Hesiod was one of ancient Greece’s foremost poets and is generally assumed to have flourished around 750 BC. Two of his works have been identified as having parallels with Plato’s Atlantis. The first, his Works and Days, describes the deterioration of mankind in a similar manner to the moral decline of the inhabitants of Atlantis related by Plato.

The second,  Theogony, prompted Haraldur Sigurdsson, a volcanologist has identified imagery that could be a reflection of the eruption of Thera seven hundred years earlier. Professors Mott Greene[575] and J. V. Luce among others support this idea. This poem contains in line 938 what is probably the earliest use of the name ‘Atlantis’ that we have. “And Maia, the daughter of Atlas, bare to Zeus glorious Hermes, the herald of the deathless gods, for she went up into his holy bed.”(a)

Greene lists fifteen details in Titanomachy and compares them with the characteristics of the mid 2nd millennium BC eruption of Thera and finds a remarkable correspondence (p.61/2).

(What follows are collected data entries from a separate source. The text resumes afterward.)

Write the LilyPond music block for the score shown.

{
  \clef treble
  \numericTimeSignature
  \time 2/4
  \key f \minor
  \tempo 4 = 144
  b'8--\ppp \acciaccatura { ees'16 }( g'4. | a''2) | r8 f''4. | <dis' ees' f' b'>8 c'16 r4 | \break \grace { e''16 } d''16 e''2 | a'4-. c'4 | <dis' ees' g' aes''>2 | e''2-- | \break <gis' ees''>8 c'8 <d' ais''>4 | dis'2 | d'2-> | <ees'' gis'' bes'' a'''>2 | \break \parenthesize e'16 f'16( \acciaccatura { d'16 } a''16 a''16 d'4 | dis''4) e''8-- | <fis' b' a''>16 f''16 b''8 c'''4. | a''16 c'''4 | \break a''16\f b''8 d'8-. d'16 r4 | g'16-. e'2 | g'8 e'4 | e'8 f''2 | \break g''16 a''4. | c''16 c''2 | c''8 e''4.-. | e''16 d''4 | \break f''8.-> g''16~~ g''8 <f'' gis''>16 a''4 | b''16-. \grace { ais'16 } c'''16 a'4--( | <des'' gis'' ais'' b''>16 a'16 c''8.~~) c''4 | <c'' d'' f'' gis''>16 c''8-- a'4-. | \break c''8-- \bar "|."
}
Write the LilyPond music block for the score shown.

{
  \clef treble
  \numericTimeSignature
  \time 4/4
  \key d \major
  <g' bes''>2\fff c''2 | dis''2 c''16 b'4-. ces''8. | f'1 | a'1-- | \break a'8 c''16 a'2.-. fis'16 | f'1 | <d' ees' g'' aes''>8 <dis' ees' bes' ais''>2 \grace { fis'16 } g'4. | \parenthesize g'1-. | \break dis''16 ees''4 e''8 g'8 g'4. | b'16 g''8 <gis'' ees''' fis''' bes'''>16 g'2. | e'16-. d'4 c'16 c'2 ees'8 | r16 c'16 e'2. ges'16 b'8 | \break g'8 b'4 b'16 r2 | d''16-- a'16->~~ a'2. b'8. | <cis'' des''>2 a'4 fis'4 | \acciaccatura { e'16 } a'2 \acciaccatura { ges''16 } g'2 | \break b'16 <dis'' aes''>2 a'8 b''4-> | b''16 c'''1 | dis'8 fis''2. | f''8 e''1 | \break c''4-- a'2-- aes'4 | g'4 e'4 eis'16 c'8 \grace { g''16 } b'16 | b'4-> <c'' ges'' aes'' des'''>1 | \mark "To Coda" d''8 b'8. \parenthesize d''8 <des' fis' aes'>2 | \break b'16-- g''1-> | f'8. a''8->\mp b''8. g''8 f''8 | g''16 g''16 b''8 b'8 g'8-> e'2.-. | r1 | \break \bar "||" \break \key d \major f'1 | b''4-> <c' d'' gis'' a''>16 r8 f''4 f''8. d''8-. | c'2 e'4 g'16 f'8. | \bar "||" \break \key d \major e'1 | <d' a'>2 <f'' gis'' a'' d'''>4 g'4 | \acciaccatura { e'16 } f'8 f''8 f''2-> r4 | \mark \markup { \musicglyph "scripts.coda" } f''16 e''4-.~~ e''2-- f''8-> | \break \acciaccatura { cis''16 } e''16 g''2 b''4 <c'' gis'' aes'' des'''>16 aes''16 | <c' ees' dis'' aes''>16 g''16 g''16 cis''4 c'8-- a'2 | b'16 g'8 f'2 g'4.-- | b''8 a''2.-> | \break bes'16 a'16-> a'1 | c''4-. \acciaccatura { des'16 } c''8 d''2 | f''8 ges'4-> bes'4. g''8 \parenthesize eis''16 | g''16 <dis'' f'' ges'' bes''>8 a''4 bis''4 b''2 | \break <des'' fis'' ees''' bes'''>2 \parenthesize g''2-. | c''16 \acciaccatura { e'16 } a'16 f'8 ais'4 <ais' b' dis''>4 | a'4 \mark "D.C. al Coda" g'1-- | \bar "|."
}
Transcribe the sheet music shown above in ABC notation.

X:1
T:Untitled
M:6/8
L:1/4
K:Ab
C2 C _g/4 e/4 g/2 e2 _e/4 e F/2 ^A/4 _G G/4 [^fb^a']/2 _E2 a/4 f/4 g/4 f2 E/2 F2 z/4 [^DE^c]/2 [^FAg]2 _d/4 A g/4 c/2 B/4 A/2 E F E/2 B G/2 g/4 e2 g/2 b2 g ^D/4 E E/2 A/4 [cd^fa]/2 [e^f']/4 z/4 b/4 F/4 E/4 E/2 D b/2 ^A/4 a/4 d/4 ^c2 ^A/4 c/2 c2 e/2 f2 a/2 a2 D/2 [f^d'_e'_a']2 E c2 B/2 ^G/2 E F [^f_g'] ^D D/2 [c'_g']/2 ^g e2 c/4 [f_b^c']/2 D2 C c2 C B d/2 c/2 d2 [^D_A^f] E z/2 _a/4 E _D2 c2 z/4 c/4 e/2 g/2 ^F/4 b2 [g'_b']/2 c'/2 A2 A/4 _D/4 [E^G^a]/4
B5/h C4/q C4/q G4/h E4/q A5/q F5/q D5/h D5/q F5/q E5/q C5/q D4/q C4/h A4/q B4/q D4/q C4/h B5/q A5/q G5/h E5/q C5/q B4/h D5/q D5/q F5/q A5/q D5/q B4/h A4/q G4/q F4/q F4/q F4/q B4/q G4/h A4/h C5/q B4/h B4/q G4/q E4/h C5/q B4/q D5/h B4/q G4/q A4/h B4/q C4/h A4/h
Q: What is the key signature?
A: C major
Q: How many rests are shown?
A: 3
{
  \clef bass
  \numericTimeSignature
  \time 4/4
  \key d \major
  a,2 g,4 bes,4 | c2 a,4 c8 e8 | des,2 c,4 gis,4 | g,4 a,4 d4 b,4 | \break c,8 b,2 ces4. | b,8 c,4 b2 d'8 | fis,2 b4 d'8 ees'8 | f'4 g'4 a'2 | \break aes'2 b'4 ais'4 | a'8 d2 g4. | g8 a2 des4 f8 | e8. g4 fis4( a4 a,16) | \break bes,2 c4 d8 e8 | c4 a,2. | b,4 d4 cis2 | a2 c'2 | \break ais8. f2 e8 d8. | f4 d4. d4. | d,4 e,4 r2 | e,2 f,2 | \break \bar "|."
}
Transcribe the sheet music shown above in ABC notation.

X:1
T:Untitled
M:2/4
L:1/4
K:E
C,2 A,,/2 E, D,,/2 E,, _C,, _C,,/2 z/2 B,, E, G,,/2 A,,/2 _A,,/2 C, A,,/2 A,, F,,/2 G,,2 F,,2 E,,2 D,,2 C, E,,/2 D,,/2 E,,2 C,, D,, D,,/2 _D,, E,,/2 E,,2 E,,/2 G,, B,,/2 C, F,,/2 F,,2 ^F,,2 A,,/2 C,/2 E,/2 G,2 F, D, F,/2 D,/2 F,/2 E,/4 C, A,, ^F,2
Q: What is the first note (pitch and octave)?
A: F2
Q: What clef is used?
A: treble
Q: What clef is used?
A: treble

The Titanomachy or the war between the Titans and the Olympians recorded in the Theogony has been perceived as a parallel of the conflict between Athens and Atlantis. He also refers to the Hesperides, identified by some with Atlantis, as being located in the west

In the same work Hesiod notes that a wall of bronze ran around Tartarus (equivalent to Hell in Greek mythology), which brings to mind the walls covered with orichalcum in Plato’s Atlantis. It is not unreasonable to suggest the possibility of a common inspiration for both.